The author joined the Territorial Army in 1938. At the beginning of the war he was undertaking duties at home until recommended for officer training in March 1941. Undertaking further training, troop exercises and courses at home, he was posted to the 1st Battalion Royal Sussex Regiment and travelled to Tunisia in 1943. The main threat was from shelling and mortars, and Rees writes quite vividly about being under fire. The successful campaign in Tunisia tended with the surrender of the German general von Armin and his troops.
Rees then spent further time in Africa and the Middle East before heading to Italy in January 1944. Here he was thrown into the hell of Monte Cassino. Taking up position in the nearby Point 593, the soldiers lived in sangars amongst the rocky outcrops. There are further parallels to the fighting in the First World War, with regular patrols into no man’s land. A constant stream of casualties were incurred from the shelling, patrols, and the bitter fighting for the area.

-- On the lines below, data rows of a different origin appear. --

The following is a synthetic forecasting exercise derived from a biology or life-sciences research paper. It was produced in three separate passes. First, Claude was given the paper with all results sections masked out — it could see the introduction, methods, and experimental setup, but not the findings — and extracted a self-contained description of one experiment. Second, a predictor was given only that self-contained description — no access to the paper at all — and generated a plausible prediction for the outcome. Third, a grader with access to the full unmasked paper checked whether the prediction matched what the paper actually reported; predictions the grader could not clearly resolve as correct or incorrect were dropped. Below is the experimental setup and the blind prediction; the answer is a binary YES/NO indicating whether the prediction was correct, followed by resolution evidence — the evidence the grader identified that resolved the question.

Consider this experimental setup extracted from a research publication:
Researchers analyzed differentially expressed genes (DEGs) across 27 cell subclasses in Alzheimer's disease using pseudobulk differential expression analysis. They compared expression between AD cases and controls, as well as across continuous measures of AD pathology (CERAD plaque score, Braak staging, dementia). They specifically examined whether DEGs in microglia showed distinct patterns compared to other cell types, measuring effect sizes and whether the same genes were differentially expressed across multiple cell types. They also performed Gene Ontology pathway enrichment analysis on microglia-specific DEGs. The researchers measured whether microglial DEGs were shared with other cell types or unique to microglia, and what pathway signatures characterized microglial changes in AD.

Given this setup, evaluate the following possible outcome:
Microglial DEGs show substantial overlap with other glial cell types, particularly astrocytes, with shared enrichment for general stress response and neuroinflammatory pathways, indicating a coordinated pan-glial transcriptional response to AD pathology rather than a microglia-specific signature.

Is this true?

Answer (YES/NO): NO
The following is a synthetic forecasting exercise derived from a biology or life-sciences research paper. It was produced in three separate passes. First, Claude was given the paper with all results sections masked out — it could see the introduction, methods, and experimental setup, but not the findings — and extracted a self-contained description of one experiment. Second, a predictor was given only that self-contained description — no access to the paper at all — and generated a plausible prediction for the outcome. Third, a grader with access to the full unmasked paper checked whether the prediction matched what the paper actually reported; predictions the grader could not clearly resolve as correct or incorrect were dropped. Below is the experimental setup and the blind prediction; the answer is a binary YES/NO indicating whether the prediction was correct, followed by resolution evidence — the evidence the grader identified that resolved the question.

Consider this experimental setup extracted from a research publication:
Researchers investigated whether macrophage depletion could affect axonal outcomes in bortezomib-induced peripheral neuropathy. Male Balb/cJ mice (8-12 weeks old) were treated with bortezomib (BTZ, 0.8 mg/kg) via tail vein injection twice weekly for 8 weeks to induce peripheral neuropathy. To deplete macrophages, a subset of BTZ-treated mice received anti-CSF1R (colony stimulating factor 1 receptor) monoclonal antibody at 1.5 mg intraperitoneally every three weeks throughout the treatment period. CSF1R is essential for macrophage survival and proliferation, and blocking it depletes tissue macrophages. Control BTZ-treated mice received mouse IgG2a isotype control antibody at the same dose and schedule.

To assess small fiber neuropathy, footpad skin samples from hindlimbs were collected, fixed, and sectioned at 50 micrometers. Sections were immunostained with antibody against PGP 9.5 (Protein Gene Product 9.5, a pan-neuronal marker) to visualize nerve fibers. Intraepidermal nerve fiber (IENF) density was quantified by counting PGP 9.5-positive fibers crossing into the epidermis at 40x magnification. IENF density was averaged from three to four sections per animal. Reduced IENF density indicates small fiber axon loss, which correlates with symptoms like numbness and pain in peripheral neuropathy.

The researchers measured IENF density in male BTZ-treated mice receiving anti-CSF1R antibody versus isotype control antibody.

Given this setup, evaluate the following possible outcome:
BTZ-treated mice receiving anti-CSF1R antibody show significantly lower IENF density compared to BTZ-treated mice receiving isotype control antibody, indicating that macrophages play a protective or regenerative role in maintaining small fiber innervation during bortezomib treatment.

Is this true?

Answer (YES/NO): NO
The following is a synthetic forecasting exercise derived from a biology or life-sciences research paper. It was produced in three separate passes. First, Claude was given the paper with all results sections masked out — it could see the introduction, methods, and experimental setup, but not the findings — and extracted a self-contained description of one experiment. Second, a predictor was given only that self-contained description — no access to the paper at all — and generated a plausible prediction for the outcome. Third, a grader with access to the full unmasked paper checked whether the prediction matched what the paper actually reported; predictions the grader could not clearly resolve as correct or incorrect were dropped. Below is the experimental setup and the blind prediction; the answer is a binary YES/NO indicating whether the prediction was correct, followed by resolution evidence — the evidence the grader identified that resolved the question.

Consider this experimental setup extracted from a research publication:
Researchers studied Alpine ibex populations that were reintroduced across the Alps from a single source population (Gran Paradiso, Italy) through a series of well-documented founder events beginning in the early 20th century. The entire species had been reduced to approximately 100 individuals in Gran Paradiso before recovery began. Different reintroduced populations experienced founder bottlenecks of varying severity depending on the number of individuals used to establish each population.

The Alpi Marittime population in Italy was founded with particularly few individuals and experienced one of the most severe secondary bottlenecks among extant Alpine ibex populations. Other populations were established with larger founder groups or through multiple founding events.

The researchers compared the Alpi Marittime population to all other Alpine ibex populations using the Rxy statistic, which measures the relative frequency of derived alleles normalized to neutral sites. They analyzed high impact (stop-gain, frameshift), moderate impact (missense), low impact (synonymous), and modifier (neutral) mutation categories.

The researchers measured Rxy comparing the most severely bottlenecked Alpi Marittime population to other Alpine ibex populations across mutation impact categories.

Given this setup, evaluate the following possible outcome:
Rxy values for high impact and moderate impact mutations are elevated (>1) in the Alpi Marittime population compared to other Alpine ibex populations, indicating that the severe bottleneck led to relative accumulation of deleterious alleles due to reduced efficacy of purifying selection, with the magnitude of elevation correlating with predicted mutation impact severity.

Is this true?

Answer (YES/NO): NO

Following the capture of Cassino Rees saw service on the Adriatic front and the Gothic Line. He was then sent to Greece and spent time in Salonika, dealing with the internal unrest. He was here when VE Day was celebrated. Post-war he then spent time in Austria, Italy and Germany.
Some of Rees’ recollections are quite fractured and the accounts are by no means a comprehensive account of the battles that his battalion played a part in. At times his prose does not seem able to capture the experiences that he no doubt experienced, particularly at Monte Cassino.
However Rees had a varied war and his account is illustrated with copious photos form his personal collection. Whilst this account may not be heralded as a ‘classic’ memoir, it is in its own way an important contribution to the history of the battalion and the campaigns it was involved in.